Ana içeriğe atla

Mickey 17

 

Bong Joon Ho'nun "Mickey 17" Filminde Toplumsal, Politik ve Ekolojik Eleştiriler

Film, bir buz gezegenini kolonileştirme görevlerinde tehlikeli görevlere gönderilen “harcanabilir" çalışan Mickey Barnes’ı (Robert Pattinson) konu almakta. Mickey her öldüğünde, anılarını büyük ölçüde koruyan bir kopyası yaratılarak görevine kaldığı yerden devam edebilmekte.

https://www.youtube.com/watch?v=osYpGSz_0i4


Bong Joon Ho, "Mickey 17" ile kendi sinemasının temel taşlarını harmanlayarak bir blockbuster deneyimi sunuyor. Film, yönetmenin önceki yapımlarından tanıdığımız karakteristik unsurları bir araya getiriyor: Goemool'daki yaratık teması, Okja'daki endüstriyel üretim ve tüketim eleştirisi, Snowpiercer ve Parasite'taki sınıfsal çatışma. Tüm bu öğeler, geniş kitlelere hitap eden bir bilimkurgu çerçevesinde yeniden şekillendirilmiş.

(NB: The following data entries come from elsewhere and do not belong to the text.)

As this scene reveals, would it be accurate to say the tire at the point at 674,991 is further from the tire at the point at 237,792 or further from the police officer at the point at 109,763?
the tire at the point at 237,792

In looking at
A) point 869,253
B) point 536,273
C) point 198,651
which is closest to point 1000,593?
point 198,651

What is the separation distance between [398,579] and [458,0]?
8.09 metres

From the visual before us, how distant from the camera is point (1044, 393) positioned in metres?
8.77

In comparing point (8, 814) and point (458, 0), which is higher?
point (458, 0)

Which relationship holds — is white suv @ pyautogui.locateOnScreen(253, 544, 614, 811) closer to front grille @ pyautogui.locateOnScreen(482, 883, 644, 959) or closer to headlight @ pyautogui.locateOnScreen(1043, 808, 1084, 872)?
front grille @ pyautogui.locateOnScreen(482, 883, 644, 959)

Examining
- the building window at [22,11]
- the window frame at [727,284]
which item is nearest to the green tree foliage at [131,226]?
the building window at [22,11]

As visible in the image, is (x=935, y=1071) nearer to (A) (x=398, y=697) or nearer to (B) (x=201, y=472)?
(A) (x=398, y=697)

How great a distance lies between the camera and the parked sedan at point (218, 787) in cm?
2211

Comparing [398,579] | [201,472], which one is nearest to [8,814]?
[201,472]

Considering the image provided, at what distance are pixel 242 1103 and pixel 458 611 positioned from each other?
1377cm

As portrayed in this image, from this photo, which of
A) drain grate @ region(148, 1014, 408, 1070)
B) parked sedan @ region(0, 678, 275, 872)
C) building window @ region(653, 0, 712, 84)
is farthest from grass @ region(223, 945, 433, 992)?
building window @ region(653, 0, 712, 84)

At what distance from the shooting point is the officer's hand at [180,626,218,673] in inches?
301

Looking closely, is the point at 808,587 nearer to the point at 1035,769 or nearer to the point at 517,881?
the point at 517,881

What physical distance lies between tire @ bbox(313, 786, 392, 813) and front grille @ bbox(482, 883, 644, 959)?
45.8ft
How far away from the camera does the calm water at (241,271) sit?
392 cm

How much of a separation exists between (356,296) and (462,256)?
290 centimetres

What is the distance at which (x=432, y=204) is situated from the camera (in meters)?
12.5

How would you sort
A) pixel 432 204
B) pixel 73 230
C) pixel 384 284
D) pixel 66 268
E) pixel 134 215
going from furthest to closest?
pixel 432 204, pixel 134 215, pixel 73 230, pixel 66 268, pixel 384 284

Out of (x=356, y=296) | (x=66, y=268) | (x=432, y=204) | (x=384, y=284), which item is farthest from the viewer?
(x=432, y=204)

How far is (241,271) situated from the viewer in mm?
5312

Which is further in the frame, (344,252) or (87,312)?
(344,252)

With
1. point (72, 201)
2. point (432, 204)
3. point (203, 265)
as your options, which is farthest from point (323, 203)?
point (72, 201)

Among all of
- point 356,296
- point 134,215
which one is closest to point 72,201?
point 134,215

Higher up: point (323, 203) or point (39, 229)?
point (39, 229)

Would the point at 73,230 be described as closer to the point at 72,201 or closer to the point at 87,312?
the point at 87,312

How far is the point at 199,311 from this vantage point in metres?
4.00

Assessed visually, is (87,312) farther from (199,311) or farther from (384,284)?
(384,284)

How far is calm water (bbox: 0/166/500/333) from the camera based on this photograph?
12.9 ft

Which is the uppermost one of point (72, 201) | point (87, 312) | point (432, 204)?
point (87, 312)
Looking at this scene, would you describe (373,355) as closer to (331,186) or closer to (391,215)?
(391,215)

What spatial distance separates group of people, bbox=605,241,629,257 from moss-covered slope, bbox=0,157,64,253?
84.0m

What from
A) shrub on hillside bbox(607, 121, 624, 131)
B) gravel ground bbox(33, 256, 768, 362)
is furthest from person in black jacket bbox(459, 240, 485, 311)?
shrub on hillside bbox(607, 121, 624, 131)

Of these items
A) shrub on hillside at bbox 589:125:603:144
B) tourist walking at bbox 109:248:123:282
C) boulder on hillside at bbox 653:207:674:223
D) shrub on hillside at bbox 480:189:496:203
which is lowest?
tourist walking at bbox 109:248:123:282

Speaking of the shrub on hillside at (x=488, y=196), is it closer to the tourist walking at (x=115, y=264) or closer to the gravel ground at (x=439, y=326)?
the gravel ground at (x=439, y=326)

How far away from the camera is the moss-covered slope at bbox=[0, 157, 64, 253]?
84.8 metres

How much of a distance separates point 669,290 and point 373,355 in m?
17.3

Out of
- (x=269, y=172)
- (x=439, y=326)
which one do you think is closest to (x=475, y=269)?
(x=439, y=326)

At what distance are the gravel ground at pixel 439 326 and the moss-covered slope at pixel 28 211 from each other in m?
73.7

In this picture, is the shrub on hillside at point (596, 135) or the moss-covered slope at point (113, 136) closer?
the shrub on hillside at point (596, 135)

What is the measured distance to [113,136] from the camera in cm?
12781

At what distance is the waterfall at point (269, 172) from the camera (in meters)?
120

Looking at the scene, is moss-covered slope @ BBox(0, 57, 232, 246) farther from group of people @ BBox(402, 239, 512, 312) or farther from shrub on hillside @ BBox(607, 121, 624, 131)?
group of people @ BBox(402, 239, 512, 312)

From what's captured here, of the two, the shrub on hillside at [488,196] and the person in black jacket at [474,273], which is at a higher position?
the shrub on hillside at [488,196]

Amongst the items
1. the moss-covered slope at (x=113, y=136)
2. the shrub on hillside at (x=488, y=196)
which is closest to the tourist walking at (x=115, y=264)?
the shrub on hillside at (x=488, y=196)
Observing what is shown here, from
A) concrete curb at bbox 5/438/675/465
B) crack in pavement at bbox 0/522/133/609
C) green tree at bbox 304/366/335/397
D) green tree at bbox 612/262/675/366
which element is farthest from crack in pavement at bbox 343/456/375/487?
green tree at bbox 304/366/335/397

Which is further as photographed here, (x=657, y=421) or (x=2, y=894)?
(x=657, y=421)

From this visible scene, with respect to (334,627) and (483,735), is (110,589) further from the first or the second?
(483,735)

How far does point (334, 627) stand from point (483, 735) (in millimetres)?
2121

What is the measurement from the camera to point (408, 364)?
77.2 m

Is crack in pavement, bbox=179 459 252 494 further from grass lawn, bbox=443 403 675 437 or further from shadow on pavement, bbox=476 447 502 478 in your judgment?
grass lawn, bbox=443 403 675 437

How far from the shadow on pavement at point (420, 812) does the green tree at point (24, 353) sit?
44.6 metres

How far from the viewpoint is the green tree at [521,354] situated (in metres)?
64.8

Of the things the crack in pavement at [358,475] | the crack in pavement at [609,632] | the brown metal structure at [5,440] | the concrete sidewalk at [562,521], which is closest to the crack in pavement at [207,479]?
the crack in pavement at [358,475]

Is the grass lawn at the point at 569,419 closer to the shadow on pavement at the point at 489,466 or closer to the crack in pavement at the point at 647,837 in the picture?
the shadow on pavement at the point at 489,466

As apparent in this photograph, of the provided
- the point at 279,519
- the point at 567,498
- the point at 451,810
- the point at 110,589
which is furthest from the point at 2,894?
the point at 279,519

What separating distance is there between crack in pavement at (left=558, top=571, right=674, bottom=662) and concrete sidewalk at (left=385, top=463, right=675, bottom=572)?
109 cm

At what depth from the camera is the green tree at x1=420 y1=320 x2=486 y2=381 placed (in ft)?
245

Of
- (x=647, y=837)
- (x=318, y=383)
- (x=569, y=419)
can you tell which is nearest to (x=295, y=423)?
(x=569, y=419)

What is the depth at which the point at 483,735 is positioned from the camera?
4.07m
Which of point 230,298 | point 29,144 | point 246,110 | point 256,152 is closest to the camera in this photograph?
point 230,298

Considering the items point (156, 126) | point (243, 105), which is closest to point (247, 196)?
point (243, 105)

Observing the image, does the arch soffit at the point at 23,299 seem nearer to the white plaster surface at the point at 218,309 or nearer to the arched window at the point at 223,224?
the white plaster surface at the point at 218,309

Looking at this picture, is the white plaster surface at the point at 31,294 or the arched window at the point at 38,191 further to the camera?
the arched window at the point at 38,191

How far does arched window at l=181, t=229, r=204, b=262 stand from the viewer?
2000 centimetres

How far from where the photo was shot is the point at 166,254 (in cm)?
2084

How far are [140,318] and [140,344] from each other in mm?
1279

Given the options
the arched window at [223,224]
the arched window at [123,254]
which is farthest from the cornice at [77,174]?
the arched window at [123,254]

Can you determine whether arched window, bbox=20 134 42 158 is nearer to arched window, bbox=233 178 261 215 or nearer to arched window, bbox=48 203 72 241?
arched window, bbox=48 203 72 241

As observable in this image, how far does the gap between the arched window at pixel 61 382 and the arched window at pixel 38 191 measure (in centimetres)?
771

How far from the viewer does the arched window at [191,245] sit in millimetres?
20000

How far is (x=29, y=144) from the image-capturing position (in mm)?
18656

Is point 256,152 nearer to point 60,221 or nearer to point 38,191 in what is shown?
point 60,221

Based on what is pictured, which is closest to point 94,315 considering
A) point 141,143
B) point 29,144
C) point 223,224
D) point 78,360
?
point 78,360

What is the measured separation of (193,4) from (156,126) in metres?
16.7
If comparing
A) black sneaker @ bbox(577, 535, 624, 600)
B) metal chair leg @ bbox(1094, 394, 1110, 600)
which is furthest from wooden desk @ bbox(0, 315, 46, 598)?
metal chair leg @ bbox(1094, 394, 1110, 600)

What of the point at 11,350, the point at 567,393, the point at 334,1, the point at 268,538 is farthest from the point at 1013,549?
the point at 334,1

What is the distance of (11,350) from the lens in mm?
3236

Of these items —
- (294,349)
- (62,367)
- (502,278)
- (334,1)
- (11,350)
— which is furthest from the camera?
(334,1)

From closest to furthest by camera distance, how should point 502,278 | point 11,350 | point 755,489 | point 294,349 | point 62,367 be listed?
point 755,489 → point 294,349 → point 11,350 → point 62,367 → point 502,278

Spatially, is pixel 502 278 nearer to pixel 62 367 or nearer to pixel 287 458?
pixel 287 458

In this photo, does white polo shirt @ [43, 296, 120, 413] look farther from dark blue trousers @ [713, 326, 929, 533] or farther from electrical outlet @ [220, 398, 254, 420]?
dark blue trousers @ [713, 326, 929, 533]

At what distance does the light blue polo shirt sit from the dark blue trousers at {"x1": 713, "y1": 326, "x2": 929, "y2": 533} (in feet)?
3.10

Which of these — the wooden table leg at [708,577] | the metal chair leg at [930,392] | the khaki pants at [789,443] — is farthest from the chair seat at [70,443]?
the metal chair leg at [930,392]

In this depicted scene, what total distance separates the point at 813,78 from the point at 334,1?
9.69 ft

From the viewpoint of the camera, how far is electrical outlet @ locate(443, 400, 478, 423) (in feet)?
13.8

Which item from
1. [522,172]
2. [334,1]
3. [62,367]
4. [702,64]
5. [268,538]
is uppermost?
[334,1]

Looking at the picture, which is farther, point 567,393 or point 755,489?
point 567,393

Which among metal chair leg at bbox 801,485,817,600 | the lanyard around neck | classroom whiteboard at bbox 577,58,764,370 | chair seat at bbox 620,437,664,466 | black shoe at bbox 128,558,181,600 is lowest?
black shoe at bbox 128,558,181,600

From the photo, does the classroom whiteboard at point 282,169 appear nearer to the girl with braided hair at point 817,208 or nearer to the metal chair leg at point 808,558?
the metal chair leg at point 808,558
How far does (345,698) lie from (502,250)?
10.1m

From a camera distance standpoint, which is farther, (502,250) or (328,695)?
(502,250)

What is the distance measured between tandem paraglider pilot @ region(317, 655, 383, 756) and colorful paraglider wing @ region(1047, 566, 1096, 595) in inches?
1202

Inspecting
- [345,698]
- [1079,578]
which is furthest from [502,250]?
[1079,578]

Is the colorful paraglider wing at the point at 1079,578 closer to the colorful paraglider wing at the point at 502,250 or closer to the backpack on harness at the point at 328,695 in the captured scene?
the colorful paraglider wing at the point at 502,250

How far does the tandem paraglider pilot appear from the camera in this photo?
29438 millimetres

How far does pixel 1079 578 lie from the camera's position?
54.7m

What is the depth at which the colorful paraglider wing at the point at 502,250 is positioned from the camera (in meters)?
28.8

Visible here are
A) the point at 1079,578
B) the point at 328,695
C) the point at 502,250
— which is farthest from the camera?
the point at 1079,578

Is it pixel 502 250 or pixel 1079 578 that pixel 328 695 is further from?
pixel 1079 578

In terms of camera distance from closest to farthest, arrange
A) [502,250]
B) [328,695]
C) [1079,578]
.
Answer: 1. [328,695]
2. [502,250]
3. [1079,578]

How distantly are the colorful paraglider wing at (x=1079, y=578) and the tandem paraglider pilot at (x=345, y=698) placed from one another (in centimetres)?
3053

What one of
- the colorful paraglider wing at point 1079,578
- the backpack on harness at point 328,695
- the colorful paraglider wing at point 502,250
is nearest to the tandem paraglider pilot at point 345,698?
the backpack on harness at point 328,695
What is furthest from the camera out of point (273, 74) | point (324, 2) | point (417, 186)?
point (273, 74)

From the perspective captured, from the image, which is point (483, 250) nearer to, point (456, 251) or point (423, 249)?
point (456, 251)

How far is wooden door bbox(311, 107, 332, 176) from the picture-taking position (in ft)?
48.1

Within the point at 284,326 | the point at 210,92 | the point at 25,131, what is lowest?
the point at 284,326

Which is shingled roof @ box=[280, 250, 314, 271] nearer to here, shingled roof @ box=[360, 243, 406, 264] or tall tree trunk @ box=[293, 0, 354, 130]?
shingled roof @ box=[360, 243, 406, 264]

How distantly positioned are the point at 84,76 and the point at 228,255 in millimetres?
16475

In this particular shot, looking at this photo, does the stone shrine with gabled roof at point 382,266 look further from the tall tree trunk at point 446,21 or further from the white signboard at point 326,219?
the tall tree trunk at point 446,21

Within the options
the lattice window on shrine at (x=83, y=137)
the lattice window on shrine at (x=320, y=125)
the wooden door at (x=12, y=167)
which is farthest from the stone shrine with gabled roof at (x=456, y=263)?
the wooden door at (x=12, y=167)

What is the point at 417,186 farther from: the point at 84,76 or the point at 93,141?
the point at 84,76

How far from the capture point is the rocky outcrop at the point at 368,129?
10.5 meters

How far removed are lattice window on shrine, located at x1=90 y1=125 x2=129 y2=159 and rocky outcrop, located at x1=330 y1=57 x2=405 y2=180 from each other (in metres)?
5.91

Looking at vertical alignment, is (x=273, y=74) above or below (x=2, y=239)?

Mickey'in Hikayesi ve Modern Kölelik Eleştirisi

Filmin merkezinde Mickey’in hikayesi yer alıyor. Mickey, borçlarından dolayı sözleşmeye bile bakmadan harcanabilir bir klon olmayı kabul ediyor. Bu durum, günümüz dünyasında gelir adaletsizliğinin müzdarip sınıflarını ontolojik bir perspektifle betimliyor. Mickey, yaşadığı sıkıntıların kaynağını sisteme değil, geçmişte annesinin ölümüne neden olduğuna dair suçluluk hissine yüklüyor. Bu içsel suçluluk, onun sistemin baskısına itaat etmesini kolaylaştırıyor.

Film, modern kölelik eleştirisini birden fazla katmanda sunuyor. Mickey'in klon olarak harcanabilirliği, kapitalist sistemin birey üzerindeki ekonomik baskılarını simgeliyor; borç ve sözleşme yoluyla birey, sistemin taleplerine boyun eğmek zorunda kalıyor. Aynı zamanda Mickey'in kendi kaderine ve geçmişteki hatalarına yüklediği suçluluk, bireyin özgürlüğünü sınırlayan psikolojik bir zincir işlevi görüyor. Sartre'ın kapitalizm eleştirisi üzerinden okunduğunda: kapitalist toplumda birey ekonomik zorunluluklar ve sınıfsal yapılar nedeniyle özgürce seçim yapamaz ve üretim araçlarına sahip olan sınıfın çıkarları doğrultusunda şekillenir. Mickey, böylece kendi varoluşunu özgürce yaratamıyor ve nesneleşmiş bir varlık hâline geliyor.

Bu bağlamda, Mickey’in hikayesi hem bireysel bir varoluş sorgulaması hem de günümüzün gelir adaletsizliği ve modern kölelik sistemine yönelik güçlü bir eleştiri sunuyor. Film, izleyiciye Mickey’in yaşadıklarını sadece sınıfsal bir bağlamda değil, ontolojik bir perspektifle de okuma zorunluluğu getiriyor; ekonomik eşitsizlik ve toplumsal baskılar, bireyin kendi varoluşunu ve özgürlüğünü nasıl şekillendirdiğini derinlemesine sorgulatıyor.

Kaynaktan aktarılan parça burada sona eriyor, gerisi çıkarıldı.